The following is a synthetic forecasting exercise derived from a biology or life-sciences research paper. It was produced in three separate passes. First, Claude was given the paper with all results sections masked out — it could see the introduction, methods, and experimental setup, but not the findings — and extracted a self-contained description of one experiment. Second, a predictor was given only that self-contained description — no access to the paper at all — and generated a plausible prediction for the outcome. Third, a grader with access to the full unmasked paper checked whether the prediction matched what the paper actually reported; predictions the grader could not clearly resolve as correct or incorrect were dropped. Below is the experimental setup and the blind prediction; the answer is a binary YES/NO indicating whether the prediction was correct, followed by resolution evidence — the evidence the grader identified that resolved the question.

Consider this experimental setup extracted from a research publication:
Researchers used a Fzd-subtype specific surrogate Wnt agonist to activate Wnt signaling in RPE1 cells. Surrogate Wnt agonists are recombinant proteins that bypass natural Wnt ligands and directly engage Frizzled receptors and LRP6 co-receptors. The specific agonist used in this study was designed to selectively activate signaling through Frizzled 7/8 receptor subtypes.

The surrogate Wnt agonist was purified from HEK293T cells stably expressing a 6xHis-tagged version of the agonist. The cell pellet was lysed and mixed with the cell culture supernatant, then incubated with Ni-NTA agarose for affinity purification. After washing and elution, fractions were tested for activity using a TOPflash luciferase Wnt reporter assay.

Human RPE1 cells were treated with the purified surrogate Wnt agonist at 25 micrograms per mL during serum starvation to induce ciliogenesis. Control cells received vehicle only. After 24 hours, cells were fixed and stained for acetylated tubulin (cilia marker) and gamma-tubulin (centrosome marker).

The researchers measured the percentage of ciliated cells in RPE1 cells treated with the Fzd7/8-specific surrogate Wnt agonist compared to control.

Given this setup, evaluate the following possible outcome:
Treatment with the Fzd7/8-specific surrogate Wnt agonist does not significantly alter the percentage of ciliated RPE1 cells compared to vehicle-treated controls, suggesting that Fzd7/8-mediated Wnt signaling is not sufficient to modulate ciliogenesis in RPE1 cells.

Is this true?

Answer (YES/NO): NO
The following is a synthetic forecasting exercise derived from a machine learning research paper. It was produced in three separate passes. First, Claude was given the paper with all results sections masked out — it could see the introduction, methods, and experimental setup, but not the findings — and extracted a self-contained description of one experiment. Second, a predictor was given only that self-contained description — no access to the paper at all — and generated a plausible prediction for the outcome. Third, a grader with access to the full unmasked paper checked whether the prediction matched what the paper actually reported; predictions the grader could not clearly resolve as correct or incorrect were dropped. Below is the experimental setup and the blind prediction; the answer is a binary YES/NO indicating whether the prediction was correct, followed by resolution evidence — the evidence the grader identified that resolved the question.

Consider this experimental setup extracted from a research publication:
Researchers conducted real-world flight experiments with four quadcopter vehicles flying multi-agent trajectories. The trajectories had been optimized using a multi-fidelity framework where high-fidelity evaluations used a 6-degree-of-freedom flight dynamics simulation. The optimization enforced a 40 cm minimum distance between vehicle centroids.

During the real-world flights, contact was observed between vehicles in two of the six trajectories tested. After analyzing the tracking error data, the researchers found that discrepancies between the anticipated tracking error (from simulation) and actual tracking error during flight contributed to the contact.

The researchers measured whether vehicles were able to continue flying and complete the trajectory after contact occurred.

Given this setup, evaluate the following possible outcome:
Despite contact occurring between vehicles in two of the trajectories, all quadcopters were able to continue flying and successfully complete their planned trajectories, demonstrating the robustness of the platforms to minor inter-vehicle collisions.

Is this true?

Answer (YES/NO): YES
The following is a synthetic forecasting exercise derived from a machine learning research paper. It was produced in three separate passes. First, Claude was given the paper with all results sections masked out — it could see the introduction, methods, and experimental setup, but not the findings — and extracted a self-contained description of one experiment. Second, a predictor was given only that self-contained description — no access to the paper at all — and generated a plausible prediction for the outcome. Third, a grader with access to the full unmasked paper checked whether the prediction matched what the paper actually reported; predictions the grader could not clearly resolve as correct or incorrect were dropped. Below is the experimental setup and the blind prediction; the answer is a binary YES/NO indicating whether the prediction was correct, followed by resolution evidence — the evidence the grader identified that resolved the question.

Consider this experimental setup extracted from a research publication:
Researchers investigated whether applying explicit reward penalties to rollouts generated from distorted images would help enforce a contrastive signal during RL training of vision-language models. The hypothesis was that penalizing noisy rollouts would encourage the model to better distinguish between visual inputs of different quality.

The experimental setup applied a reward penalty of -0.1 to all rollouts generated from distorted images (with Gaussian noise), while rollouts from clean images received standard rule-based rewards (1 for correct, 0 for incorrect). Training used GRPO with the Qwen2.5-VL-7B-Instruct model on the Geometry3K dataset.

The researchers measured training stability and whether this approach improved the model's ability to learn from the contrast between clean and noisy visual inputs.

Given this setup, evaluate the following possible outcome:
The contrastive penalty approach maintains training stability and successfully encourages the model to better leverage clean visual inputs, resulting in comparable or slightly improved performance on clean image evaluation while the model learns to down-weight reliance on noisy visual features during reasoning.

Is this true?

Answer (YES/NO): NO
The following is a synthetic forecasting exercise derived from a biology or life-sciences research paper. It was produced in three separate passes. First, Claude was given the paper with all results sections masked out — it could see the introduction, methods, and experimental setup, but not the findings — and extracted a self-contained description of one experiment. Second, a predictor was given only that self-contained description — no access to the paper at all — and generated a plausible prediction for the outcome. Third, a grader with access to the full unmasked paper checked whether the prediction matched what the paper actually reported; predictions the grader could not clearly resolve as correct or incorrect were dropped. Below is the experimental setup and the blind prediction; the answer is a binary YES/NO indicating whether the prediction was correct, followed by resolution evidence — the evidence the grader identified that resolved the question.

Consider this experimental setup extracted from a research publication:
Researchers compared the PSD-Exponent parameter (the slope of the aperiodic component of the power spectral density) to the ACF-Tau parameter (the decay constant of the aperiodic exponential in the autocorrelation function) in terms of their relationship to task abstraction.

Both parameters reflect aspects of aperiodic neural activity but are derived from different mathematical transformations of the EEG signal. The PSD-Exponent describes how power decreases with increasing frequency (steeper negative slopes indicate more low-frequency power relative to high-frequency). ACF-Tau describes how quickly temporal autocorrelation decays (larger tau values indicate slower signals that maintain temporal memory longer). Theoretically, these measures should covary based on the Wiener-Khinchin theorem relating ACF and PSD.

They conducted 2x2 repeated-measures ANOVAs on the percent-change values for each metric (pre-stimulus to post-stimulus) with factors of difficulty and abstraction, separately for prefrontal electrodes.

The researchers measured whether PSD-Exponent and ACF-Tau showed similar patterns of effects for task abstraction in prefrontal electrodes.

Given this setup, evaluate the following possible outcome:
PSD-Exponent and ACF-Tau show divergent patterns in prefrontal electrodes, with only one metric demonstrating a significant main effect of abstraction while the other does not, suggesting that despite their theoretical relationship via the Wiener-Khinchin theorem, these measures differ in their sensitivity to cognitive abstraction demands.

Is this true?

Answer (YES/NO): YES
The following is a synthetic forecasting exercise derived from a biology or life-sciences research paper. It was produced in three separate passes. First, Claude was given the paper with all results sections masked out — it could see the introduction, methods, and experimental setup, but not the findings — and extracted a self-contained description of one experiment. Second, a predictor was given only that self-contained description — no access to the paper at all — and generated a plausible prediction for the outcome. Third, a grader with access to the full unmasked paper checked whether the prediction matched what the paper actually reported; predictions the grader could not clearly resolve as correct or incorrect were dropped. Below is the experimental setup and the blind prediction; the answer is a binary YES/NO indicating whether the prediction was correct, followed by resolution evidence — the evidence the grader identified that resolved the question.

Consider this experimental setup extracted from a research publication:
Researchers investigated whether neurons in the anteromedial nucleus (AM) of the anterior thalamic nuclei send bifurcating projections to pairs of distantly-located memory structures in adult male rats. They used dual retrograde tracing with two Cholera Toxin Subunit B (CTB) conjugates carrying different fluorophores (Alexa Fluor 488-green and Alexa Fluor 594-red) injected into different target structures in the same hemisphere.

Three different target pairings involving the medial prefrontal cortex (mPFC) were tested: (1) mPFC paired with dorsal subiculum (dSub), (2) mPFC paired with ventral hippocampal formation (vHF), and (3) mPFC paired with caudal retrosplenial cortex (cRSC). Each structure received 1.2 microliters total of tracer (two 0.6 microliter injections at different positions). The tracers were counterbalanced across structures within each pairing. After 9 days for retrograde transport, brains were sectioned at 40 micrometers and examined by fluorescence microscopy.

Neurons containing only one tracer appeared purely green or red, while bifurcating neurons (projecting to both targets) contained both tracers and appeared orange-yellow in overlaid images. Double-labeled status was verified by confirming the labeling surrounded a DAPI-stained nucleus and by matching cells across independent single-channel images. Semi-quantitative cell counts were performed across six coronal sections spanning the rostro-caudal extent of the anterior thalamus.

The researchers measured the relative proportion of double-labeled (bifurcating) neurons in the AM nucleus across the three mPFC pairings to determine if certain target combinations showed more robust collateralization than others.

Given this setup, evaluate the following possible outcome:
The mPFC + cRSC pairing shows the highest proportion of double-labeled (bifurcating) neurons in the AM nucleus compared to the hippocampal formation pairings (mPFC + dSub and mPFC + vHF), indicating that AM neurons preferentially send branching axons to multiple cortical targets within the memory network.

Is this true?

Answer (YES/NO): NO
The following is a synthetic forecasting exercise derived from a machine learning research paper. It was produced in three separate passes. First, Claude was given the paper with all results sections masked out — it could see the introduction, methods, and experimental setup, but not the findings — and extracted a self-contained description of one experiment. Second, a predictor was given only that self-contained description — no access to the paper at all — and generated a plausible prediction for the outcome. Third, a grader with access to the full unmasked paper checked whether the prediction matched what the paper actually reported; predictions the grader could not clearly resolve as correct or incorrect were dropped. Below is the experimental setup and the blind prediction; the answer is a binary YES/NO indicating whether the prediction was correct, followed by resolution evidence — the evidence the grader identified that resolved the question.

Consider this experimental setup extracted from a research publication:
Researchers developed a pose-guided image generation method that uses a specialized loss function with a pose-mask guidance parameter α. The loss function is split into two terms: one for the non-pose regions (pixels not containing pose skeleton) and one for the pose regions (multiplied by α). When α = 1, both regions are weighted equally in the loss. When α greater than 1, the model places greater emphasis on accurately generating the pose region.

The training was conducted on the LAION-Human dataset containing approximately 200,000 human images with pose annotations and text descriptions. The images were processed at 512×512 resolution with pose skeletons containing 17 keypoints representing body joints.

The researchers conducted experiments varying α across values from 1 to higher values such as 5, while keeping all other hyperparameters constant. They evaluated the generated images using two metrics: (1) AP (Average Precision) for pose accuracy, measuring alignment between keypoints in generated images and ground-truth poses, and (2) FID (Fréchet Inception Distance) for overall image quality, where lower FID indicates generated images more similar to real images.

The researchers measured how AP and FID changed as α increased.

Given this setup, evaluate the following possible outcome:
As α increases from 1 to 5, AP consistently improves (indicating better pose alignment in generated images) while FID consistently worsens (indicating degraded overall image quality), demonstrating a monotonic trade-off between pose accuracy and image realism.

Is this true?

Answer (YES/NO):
------------------------------------
◆ Work order
Give the number of lines in the listing that hold "improved", with no other words.

◆ Response box
2